Eren Akbulut's Blog

Unix Pipes Explained

January 16th, 2021

Hello everyone today I'll try to cover Unix pipes briefly. In my opinion pipes are one of the most important features of Unix systems and if you are working on a Unix system knowing at least the basics of pipes is always wonderful.

So let's dive right in.


What is a Linux Pipe?

A pipe is basically a redirector that sends the output of an application to input of another application. In Unix Like operating systems pipes work unidirectional, which means you can only use a pipe to channel output to one direction.
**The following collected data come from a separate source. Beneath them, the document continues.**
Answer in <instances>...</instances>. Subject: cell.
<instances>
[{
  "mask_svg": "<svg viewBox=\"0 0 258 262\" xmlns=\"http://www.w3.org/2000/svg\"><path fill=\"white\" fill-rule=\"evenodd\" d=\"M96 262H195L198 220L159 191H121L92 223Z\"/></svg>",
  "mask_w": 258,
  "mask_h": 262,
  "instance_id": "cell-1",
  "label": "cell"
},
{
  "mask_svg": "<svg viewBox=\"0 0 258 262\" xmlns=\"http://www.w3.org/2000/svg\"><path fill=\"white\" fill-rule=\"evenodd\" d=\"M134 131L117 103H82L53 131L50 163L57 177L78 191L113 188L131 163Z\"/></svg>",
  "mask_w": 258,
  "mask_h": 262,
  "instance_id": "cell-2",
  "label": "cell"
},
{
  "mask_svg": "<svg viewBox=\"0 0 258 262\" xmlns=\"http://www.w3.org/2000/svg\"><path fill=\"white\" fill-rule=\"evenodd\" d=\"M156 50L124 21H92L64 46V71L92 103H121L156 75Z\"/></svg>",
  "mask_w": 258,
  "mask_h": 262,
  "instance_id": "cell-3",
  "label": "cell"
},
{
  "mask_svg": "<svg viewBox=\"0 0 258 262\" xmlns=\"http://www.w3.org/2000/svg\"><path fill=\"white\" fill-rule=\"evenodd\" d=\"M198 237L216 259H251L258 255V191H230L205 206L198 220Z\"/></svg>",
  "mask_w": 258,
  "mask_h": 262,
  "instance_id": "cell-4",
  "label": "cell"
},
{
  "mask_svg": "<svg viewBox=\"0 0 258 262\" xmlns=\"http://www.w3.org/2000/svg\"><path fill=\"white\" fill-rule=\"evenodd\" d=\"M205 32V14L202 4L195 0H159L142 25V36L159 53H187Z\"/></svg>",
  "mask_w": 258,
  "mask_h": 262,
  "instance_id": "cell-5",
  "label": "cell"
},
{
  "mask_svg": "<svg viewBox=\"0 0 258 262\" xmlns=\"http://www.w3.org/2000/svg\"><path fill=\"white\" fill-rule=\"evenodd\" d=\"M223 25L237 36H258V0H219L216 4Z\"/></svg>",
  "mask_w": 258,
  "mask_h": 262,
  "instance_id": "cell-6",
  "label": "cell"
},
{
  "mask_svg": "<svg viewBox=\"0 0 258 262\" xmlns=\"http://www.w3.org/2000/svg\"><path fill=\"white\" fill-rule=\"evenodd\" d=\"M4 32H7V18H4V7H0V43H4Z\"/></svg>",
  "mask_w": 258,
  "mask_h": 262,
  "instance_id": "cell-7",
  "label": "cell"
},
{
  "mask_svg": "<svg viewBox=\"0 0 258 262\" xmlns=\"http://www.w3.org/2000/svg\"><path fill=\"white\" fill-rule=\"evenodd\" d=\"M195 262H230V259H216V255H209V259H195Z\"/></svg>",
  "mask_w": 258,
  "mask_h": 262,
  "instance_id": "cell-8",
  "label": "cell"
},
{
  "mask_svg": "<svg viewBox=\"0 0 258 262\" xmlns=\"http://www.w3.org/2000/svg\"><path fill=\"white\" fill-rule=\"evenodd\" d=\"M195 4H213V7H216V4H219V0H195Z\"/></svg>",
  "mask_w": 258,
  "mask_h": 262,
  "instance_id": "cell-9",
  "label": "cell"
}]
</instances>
The part that makes pipes such valuable tools is that some commands of any sort of Unix applications doesn't always put their output into a file and for those cases if we don't have a tool like a pipe we should first create a file with the output of first application and then read and write that file into another applications input, as you might guess or can visualize in your heads after seeing the image below, that kind of approach could cause major problems while trying to connect multiple applications in a output-input order.

unix-pipes-basic

I know that the explaining pipes in such a way might be a little abstract for the ones who has zero familiarity, so I'll try to demonstrate the use of pipes over examples. I'll try to use the most known commands to keep you on the topic.


Examples

unix-pipe-lswc
  • Now we have 2 seperate commands above, the first one is "ls" shows every visible file or folder we have in a directory and the other one is "wc" is a Unix application that can count the specific features of an input according the given flags. As we can see above when we piped ls's output to wc's input our new output is the number of things "ls" found in our current directory.

unix-pipe-catwc
  • In our second case we using wc again but with a cat input instead, when we check our test3 file we see that we have 3 empty and 3 non empty lines in it, and when we pipe that output into "wc" command it'll give us the number 6 as expected.

unix-pipes-psgrep
  • In this example we have 2 new commands I assume you know what those 2 do also but if you don't you can quickly check them out from here and here. If you know what those commands are, you can easily guess that the example above outputs all the process in my system with contains the word "docker"

unix-pipe-comunix-pipe-comp-cat
  • Now as we can see above when we combined 2 outputs with 2 inputs by using 2 pipes, with this combination we are creating a new .txt file with the from the test3 file by only using the line that contains string "This file"


Alright, that is it for today. I think there are still much more to explain about pipes but I think this content is enough as a introductory level tutorial.